─── Extracted text ───
Their lands are also used for weapons testing, the most notorious examples being the more-than-100 nuclear bombs detonated in Nevada and New Mexico, which irradiated the land and water, poisoning those who were exposed and denying the land’s use to others for decades - and possibly even centuries - after.
In addition to the people, their culture is also slowly dying out. Of the
115 indigenous languages spoken today in the United States, just two are considered in a healthy state; another 34 are in danger and 79 are expected to be extinct within a generation without serious intervention, so few are the elders who still speak them.
500 Years of Colonization and Decline
Before European contact in 1492, there were an estimated 60 million people living in what would later become the United States. These people built complex societies and trading networks that stretched across the continent, and their complex mythology carried knowledge of how to tend the land and keep it healthy for future generations.
Contact was disastrous, though, and those Native people not killed by superior European weapons quickly died from the many epidemic diseases brought by Europeans, including smallpox, syphilis, and malaria, cutting the area’s population by 90% within a century.
When 13 of the British colonies in North America declared independence in 1776 and formed the United States, European settlement was restricted to a strip of land along the Atlantic coast no greater than 300 miles wide, and patchy settlements in what was then a northern part of New Spain. Although many Native tribes had been driven off those coastal lands, the rest of the continent fell under their sovereignty and they were recognized as independent nations that concluded treaties with European states.
───
» Required actions:
A: In the passage on Native peoples of the United States, why are 79 of the indigenous languages expected to become extinct within a generation?
B: Answer these questions from the passage on Native peoples of the United States:
(i) How many people are estimated to have lived in the area of the later United States before European contact in 1492?
(ii) In which two states were the more-than-100 nuclear bombs detonated?
(iii) How wide, at most, was the coastal strip of European settlement when the United States was formed in 1776?
─── Data shown ───
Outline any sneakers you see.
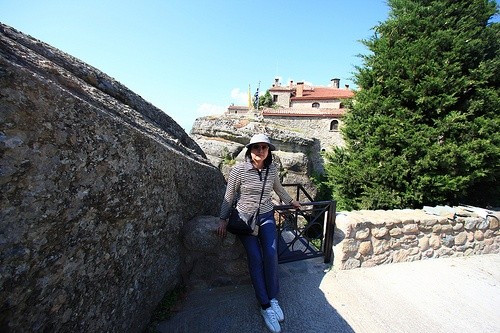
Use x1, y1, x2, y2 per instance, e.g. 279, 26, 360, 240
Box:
269, 298, 285, 322
261, 306, 281, 333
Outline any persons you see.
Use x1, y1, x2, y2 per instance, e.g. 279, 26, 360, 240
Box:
216, 133, 302, 333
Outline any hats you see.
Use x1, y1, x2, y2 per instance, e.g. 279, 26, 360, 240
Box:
245, 134, 275, 151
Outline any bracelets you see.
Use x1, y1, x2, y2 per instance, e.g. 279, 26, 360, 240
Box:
289, 200, 295, 205
220, 217, 226, 221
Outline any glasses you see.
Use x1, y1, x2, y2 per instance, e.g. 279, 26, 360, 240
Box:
251, 144, 270, 151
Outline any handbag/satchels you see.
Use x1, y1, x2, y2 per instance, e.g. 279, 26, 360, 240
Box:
226, 207, 260, 237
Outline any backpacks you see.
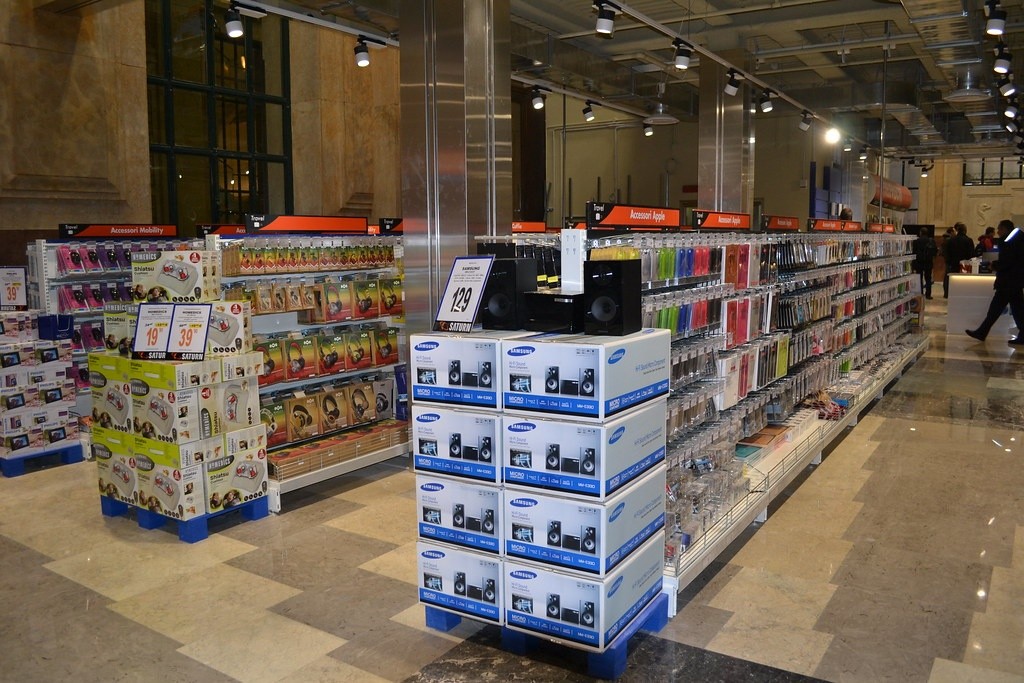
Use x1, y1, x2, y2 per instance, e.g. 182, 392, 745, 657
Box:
975, 241, 985, 257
───
» Solutions to each task:
A: They are expected to die out because so few elders still speak them. Without serious intervention, these languages will be lost within a generation.

B:
(i) An estimated 60 million people.
(ii) Nevada and New Mexico.
(iii) No greater than 300 miles wide.